» **Problem set**:
(a) In the text about Wang Hao, how old was he when he became China's 20th Grandmaster?
(b) Return a passage from the Wang Hao text, starting at the words "Wang Hao (;" and ending after "playing in 2022.".

Wang Hao (; born August 4, 1989) is a Chinese chess grandmaster. In November 2009, Wang became the fourth Chinese player to break through the 2700 Elo rating mark. 

In 2019, he qualified for the 2020 Candidates Tournament by winning the FIDE Grand Swiss Tournament 2019, making him the second Chinese player to qualify for a Candidates Tournament. Wang announced his retirement from professional chess at the end of the Candidates tournament in 2021, citing health issues. However, he returned to playing in 2022.

Grandmaster title 
In 2005, he became China's 20th Grandmaster at the age of 16.

As with Gata Kamsky, Wang Hao became a grandmaster without first gaining an International Master title. He achieved his three Grandmaster norms at the:

 2005 Aeroflot Open A2 Group in Moscow, Russia (February 14–24); score 6.5/9
 2005 Dubai Open in Dubai, United Arab Emirates (April 4–12); score 7.0/9
 2005 2nd Dato' Arthur Tan Malaysian Open in Kuala Lumpur, Malaysia (August 19–26); score 10/11

Career 
Wang was taught the rules of chess when he was six years old. He had attended a local youth center with the hopes of being taught Xiangqi (Chinese Chess); however, the trainer did not show up. He was introduced to chess that day instead and, almost by accident, his career was launched. Around one year later, Wang played in his first local junior tournament.

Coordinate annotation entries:
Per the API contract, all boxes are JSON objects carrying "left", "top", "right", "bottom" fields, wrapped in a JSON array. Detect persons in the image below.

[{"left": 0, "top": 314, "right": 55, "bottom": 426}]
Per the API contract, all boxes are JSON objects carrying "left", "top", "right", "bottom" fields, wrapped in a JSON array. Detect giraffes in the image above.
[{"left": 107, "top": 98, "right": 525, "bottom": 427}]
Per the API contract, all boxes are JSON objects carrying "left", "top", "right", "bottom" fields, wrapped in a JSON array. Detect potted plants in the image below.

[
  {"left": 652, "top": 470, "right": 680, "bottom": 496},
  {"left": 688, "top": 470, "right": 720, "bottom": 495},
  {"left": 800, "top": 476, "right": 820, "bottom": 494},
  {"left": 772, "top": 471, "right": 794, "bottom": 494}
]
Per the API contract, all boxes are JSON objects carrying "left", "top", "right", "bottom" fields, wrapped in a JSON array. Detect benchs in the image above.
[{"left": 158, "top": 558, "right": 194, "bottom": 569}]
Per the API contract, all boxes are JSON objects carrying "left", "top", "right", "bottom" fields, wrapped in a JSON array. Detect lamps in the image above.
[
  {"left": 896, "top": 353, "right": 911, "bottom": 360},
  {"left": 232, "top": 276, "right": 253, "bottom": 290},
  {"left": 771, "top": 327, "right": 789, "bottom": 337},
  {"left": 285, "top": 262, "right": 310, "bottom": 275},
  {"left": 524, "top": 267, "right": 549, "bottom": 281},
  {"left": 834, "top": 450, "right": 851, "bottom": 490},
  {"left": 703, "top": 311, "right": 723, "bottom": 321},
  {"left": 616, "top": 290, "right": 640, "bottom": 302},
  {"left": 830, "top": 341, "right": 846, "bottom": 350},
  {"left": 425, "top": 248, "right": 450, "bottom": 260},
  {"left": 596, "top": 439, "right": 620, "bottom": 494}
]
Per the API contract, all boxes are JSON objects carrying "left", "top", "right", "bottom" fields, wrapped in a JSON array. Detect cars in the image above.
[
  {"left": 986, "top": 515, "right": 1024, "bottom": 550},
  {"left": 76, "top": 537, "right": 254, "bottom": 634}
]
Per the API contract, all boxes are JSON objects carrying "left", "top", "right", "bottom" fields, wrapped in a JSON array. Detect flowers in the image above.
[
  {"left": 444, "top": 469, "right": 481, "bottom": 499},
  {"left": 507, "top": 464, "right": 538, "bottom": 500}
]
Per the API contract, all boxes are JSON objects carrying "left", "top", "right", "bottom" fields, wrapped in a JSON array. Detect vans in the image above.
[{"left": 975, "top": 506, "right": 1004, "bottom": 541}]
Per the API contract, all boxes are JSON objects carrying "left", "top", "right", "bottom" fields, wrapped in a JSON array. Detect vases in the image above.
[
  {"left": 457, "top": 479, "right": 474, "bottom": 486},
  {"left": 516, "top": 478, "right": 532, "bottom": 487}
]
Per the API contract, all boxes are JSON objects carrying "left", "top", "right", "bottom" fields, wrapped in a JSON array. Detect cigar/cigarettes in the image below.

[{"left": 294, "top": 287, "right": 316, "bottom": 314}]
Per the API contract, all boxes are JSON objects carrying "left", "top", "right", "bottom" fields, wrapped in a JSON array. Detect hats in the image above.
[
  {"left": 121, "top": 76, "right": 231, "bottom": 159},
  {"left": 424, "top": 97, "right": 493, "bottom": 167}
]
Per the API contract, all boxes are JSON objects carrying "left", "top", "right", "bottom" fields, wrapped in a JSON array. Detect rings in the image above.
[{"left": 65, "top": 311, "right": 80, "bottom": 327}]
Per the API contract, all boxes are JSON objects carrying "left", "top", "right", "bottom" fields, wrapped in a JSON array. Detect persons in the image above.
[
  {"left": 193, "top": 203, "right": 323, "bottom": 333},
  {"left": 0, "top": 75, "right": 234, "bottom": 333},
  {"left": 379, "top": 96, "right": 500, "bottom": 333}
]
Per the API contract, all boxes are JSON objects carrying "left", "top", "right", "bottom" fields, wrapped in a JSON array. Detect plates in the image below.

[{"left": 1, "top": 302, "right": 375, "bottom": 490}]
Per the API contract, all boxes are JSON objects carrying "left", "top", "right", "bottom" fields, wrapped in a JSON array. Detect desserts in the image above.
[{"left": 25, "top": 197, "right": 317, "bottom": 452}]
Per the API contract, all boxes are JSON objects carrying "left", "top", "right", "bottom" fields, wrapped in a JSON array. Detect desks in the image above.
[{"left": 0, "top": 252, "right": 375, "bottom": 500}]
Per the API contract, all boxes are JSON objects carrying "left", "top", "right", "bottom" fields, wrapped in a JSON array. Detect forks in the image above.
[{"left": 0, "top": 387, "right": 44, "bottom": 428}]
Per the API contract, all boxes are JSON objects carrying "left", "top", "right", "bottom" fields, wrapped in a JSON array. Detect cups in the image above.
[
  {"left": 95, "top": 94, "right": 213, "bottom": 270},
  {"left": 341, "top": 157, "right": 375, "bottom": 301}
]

» **Solutions per task**:
(a) He was 16.

(b)
Wang Hao (; born August 4, 1989) is a Chinese chess grandmaster. In November 2009, Wang became the fourth Chinese player to break through the 2700 Elo rating mark. 

In 2019, he qualified for the 2020 Candidates Tournament by winning the FIDE Grand Swiss Tournament 2019, making him the second Chinese player to qualify for a Candidates Tournament. Wang announced his retirement from professional chess at the end of the Candidates tournament in 2021, citing health issues. However, he returned to playing in 2022.